[Extrait choisi]
▼

SAVERNE par Vladimir Ilitch Oulianov dit Lénine

A la fin du récit de l’Affaire de Saverne, j’avais annoncé la publication du texte que Lénine y a consacré dans la Pravda du 29 novembre 1913. Le voici ci-dessous dans son intégralité

« Il arrive en politique que la nature d’un certain état de choses se découvre avec une force et une évidence extraordinaires tout d’un coup, à l’occasion d’un motif relativement mince.
Saverne est une petite ville d’Alsace. Il y a plus de 40 ans, l’Alsace fut arrachée à la France par les Prussiens victorieux (malgré les protestations ardentes d’un seul parti en Allemagne : les social-démocrates). Pendant plus de 40 ans, la population française de l’Alsace a été « germa­nisée » de force et « enfoncée » par des pressions de toute sorte dans la discipline royale-prussienne, adjudantesque et bureaucratique, appelée « culture allemande ». Et les Alsaciens répondaient par leur chanson de révolte: « Vous avez pris l’Alsace et la Lorraine … Vous avez beau germaniser nos plaines…Mais notre cœur vous ne l’aurez jamais. »
Et voici qu’un noble Prussien, le tout jeune officier Forstner, a provoqué l’explosion. Il a grossièrement injurié la population alsacienne ( « wackes » est un terme injurieux et grossier). Des millions de fois, les Pourichkévitch[1] alle­mands s’étaient permis ce langage dans les casernes, et rien ne s’était produit. A la million et unième fois … l’huile était dans le feu !
Ce qui s’était accumulé pendant des dizaines d’années d’oppression, de vexations et d’humiliations, pendant des dizaines d’années de prussification forcée, a éclaté au grand jour. Ce n’est pas la culture française qui s’est dressée contre la culture allemande: l’affaire Dreyfus a montré en son temps que la clique militaire brutale, capable de toute sauvagerie et de toute barbarie, de toute violence et tout crime n’est pas moindre en France que dans un autre pays. Non, ce n’est pas la culture française contre la culture allemande, mais la démocratie, éduquée par la série des révolutions françaises, qui s’est dressée contre l’ absolutisme.
Tempête dans la population, colère contre les officiers prussiens, raillés par la foule française éprise de liberté et fière, rage folle des soudards prussiens, arrestations arbitraires et passages à tabac: tout cela a engendré à Saverne (puis dans presque toute l’Alsace) l’ « anarchie », comme disent les journaux bourgeois. Le Reichstag allemand des hobereaux, des « octobristes » et des cléricaux a adopté à une énorme majorité une résolution hostile au gouvernement impérial allemand.

▲

[Documents fournis]
▼

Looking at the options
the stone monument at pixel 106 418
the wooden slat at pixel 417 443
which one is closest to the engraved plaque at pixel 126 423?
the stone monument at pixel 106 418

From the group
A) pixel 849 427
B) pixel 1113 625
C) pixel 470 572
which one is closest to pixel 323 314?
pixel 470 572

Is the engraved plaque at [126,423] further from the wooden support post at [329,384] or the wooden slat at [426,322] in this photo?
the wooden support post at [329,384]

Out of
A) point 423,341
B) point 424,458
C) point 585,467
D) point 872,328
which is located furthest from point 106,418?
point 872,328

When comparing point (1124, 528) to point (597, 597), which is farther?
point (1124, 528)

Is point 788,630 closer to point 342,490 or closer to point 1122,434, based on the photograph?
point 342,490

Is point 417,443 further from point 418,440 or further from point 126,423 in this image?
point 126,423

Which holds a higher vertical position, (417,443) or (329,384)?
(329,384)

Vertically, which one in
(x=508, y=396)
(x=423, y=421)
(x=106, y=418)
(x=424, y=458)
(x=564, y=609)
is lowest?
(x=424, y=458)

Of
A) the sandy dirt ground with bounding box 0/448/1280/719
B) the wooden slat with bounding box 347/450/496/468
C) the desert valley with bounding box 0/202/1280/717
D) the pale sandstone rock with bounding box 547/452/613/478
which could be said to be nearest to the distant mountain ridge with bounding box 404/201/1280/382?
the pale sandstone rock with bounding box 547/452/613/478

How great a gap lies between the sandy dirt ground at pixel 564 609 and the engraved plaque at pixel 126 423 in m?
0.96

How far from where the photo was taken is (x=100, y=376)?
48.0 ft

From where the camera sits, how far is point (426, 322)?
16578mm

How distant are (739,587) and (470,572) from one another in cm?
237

▲

[Problèmes à résoudre]
1. Recopiez le texte sur Saverne depuis « Ce qui s’était » jusqu'à « contre l’ absolutisme. » inclus.
2. Dans le texte sur Saverne, quel terme injurieux l'officier Forstner a-t-il employé envers la population alsacienne ?

[Résultats dans l'ordre]
1.
Ce qui s’était accumulé pendant des dizaines d’années d’oppression, de vexations et d’humiliations, pendant des dizaines d’années de prussification forcée, a éclaté au grand jour. Ce n’est pas la culture française qui s’est dressée contre la culture allemande: l’affaire Dreyfus a montré en son temps que la clique militaire brutale, capable de toute sauvagerie et de toute barbarie, de toute violence et tout crime n’est pas moindre en France que dans un autre pays. Non, ce n’est pas la culture française contre la culture allemande, mais la démocratie, éduquée par la série des révolutions françaises, qui s’est dressée contre l’ absolutisme.

2. Le terme « wackes ».